>> Start

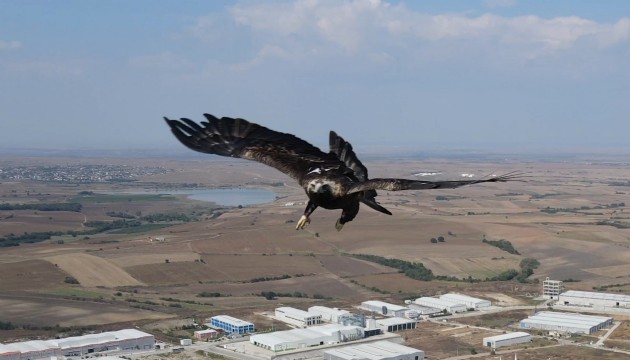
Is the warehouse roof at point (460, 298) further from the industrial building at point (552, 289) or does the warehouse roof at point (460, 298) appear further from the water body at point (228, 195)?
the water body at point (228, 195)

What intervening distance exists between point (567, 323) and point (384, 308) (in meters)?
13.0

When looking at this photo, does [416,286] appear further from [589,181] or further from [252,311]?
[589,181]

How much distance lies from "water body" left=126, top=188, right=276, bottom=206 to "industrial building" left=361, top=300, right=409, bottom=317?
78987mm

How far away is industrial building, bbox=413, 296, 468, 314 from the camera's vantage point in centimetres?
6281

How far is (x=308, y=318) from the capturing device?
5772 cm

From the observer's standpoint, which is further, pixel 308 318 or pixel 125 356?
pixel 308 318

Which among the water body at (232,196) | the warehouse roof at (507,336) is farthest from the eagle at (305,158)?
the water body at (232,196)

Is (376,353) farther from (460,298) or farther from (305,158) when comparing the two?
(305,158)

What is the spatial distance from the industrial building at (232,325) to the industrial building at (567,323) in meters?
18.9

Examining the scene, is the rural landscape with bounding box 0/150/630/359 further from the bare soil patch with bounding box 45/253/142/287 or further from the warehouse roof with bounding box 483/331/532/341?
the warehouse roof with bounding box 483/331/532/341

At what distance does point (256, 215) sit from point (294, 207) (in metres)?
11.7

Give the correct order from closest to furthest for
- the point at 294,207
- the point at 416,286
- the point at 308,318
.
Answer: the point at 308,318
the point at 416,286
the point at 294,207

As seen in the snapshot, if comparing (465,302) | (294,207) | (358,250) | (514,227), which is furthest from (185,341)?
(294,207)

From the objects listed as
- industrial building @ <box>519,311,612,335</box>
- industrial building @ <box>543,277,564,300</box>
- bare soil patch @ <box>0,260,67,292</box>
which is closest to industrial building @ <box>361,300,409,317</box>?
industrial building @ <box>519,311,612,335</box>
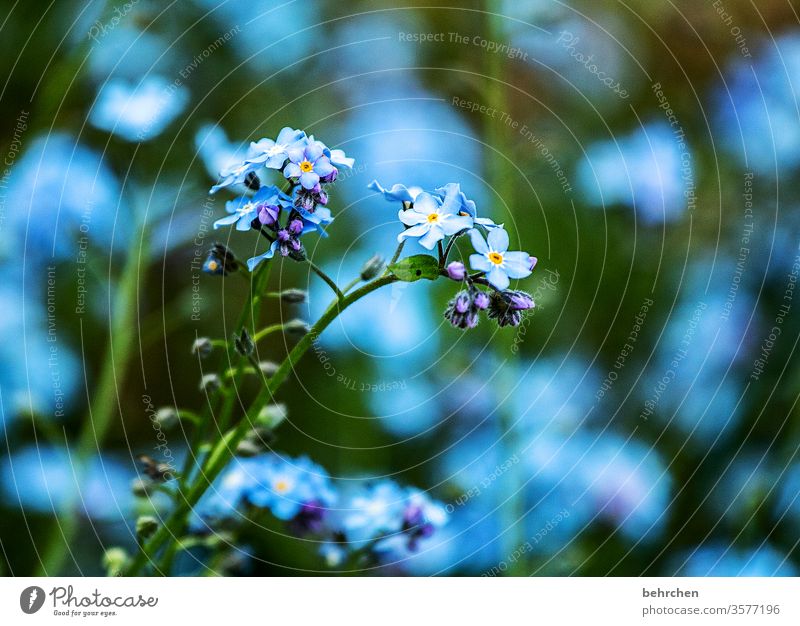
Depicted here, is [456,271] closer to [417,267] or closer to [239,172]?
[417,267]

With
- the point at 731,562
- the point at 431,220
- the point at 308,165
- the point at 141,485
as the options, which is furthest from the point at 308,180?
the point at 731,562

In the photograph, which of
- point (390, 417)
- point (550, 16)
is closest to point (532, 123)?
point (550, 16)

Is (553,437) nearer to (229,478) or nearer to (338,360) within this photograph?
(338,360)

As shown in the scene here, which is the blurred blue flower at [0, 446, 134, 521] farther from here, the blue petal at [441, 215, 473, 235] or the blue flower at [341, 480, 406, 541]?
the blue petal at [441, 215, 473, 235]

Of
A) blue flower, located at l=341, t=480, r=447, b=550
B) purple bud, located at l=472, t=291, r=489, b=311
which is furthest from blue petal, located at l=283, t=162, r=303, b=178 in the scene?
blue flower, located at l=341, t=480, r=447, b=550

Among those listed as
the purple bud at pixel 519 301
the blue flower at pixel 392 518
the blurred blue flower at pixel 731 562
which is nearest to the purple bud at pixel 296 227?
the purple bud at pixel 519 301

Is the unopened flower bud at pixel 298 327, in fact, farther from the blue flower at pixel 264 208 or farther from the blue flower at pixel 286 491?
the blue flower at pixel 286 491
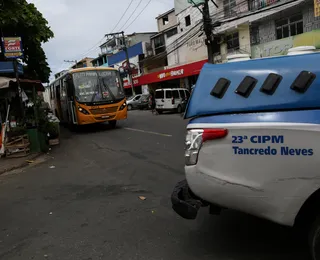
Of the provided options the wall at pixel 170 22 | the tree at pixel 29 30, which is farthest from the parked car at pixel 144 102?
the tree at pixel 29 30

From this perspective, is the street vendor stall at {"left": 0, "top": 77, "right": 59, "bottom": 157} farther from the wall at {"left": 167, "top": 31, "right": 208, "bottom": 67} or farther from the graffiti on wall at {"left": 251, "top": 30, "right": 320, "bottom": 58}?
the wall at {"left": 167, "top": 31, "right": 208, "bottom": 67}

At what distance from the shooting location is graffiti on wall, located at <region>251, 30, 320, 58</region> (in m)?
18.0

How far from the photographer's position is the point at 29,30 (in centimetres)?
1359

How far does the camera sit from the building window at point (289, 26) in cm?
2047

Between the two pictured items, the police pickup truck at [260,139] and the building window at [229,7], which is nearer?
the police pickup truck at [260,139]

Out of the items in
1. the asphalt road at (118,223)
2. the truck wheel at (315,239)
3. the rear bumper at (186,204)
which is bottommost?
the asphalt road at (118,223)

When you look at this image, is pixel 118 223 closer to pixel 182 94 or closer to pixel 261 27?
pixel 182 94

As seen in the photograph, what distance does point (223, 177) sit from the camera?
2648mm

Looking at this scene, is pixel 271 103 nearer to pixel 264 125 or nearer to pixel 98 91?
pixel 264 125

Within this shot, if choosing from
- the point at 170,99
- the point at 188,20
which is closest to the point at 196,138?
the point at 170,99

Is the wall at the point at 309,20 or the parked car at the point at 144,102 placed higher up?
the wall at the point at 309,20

>> End
>> Start

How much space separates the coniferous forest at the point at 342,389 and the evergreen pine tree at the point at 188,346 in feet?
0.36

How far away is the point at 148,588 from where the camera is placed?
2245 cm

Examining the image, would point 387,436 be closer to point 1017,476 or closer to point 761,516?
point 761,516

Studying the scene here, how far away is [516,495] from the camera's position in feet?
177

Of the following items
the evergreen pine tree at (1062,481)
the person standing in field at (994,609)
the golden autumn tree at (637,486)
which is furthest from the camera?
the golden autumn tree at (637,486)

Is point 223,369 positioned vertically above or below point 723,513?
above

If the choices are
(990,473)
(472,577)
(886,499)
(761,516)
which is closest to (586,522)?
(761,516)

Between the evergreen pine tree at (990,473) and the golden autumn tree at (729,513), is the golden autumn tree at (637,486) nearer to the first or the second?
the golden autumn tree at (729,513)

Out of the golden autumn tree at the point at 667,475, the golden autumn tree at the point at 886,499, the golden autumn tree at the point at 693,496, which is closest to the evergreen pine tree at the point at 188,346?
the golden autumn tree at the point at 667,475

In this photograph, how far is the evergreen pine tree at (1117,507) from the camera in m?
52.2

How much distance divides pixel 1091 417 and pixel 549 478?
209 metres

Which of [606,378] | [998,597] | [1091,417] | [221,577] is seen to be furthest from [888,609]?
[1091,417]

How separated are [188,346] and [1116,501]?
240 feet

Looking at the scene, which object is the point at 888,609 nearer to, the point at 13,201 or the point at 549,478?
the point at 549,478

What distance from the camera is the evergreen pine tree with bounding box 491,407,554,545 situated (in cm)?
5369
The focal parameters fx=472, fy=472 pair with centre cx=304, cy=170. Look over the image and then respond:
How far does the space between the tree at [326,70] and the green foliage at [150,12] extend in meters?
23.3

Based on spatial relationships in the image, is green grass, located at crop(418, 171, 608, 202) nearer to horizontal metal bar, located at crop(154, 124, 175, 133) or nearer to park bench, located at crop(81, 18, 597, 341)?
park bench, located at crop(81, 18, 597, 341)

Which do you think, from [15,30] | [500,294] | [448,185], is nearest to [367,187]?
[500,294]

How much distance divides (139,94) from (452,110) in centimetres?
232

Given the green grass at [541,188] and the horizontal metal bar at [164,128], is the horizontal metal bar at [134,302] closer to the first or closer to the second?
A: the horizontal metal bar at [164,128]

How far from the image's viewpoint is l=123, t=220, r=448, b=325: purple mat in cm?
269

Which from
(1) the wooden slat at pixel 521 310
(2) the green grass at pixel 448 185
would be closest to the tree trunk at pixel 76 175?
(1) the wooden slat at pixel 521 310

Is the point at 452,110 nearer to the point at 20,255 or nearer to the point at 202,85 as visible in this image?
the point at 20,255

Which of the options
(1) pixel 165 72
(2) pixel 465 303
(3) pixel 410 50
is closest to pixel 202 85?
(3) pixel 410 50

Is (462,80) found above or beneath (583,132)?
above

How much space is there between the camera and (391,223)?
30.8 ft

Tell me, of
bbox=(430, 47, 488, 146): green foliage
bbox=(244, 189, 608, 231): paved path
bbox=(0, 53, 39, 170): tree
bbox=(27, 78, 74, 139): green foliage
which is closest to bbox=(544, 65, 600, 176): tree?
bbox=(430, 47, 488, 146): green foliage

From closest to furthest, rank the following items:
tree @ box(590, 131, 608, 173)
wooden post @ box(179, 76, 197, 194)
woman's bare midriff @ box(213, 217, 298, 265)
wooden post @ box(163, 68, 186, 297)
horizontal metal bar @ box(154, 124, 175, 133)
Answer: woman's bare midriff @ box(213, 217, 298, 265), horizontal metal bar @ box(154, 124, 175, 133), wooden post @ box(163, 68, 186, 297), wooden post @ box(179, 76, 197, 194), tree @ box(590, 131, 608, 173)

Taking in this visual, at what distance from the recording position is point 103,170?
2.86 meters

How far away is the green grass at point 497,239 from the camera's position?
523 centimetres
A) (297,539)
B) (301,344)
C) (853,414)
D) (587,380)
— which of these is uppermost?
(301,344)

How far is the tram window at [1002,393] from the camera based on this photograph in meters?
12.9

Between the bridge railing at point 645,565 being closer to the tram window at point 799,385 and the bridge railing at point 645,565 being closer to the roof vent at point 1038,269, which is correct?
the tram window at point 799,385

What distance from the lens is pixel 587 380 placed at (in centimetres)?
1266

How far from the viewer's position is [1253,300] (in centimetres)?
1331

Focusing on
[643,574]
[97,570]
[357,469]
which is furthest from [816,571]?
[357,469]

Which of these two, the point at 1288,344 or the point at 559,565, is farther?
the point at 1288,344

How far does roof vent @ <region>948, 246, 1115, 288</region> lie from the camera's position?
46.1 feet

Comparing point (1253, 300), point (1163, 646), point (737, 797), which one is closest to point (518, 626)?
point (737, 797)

>> End

• [Exercise directions]: Collect every line in the entries above that contains the word "roof".

• [Solved problem]:
Is the warehouse roof at point (460, 298) further from the industrial building at point (552, 289) or does the warehouse roof at point (460, 298) appear further from the water body at point (228, 195)?
Which among the water body at (232,196) | the warehouse roof at (507,336) is farthest from the eagle at (305,158)?
Examining the scene, is the rural landscape with bounding box 0/150/630/359 further from the bare soil patch with bounding box 45/253/142/287 or further from the warehouse roof with bounding box 483/331/532/341?
the warehouse roof with bounding box 483/331/532/341
Between the bridge railing at point 645,565 being closer to the tram window at point 799,385 and the bridge railing at point 645,565 being closer to the roof vent at point 1038,269, which is correct?
How far does roof vent @ <region>948, 246, 1115, 288</region> lie from the camera's position?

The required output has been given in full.